I ended up committing an experiment to the https://drupal.org/node/1929436/git-instructions/2128353-replace branch which more-or-less implements the solution above for Guzzle. If it is acceptable we can add support the other packages mentioned in #2128353-21: D8 strategy for Composer Manager.

To recap, contributed modules that have a dependency on guzzle/guzzle must depend on the guzzle_dependency module. The guzzle_dependency module implements hook_composer_file_alter() to replace the monolithic guzzle/guzzle package and instead installs all Guzzle components that make up the full guzzle/guzzle package minus the ones included in Drupal core.

The result is that we get all the classes required by the module in versions consistent with the packages in core without any duplicate code between Drupal core's vendor directory and the contributed vendor directory. Personally, I think this is a viable, sustainable option.

Given that the list of packages in core is known and not going to change a lot, I think we can do this without the need of submodules.
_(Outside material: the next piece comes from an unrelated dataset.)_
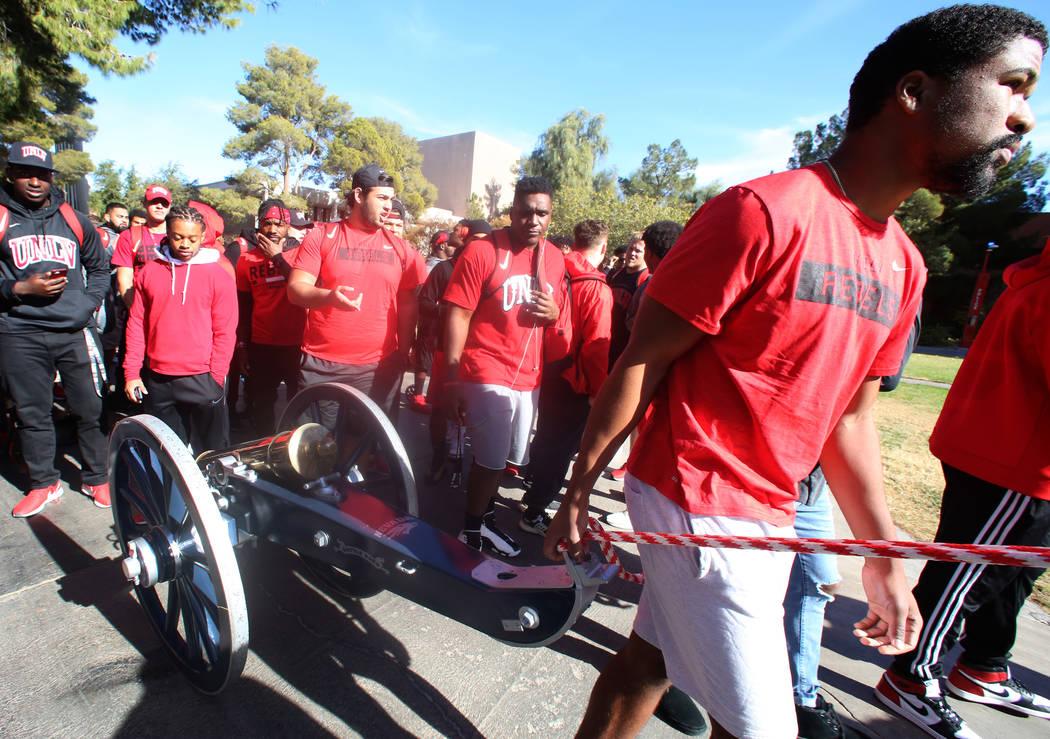Los jugadores de fútbol de la UNLV, incluido el mariscal de campo, Armani Rogers, al frente, sacan el cañón de Fremont para pintarlo de rojo fuera de la Unión de Estudiantes en la UNLV el lune ...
I agree, and the 2128353-replace branch of Composer Manager actually does handle the replacement of core packages without enabling any of the submodules just like you want. For example, if in a custom module's composer.json file you require cpliakas/psolr which has a dependency on guzzle/service, then everything works as expected in that all necessary Guzzle components are downloaded minus what is included in core using versions that are compatible with core. So in case I haven't said it before, I think your "replace" idea is genius and puts us in a much better place. So thank you.

Where we get into trouble is if our module requires cpliakas/magento-client-php which has a dependency on guzzle/guzzle. We could replace guzzle/guzzle in the core Composer Manager module and add the components explicitly, however there is no to know whether a requirement has a guzzle/guzzle dependency until after composer update is run so we would have to install all of Guzzle's additional components no matter what. Therefore just by enabling composer manager you would have to download all of Guzzle, Doctrine, Symfony, Symfony CMF, and Zend Framework. That is a ton of unnecessary code if non of your modules needs these projects. I don;t want to explore a 2 step Composer process because then we are messing with how Composer works natively which is not in the spirit of this project.

The submodule approach allows modules to opt in when they require the full packages.

The advantage over maintaining wrapper packages on packagist is that the submodules are able to automatically detect which version of the packages core has installed, whereas the composer.json file of the wrapper packages would have to manually track core and have different versions depending of which version of core you were using. Therefore it does not sound reasonable or sustainable to pursue that approach.

I was thinking of Composer script hooks.
But now that I look, I don't see any to alter the package information while it is being processed.

So maybe the module idea is not so bad :)

Alternatively, did you look at the https://github.com/dflydev/dflydev-embedded-composer dflydev stuff?

No, I haven't looked at it. Seem very relevant, and thanks for sharing!

As a side note I use the git-subsplit stuff from those guys on a daily basis, so I am definitely a fan.

After some more research, looks like doctrine/doctrine doesn't exist and symfony-cmf/symfony-cmf is simply a top-level composer.json that requires the components instead of replacing them, therefore these do not require submodules.

So it looks like we only need three submodules which isn't that bad, "Guzzle Dependency", "Symfony Dependency", and "Zend Framework Dependency".

In the spirit of moving forward I am going to move forward with this strategy for now, definitely open to changing before Drupal 8.0 if it doesn't work out.

Posting 2 follow-up issues to address the unresolved issues in this thread:

• #2208953: Document usage for module developers
• #2208949: D8 strategy for Drush

Great job @cpliakas!

Thanks @dmouse!

With that being said this is more @donquixote's idea, I was more of the code monkey that worked out some of the details.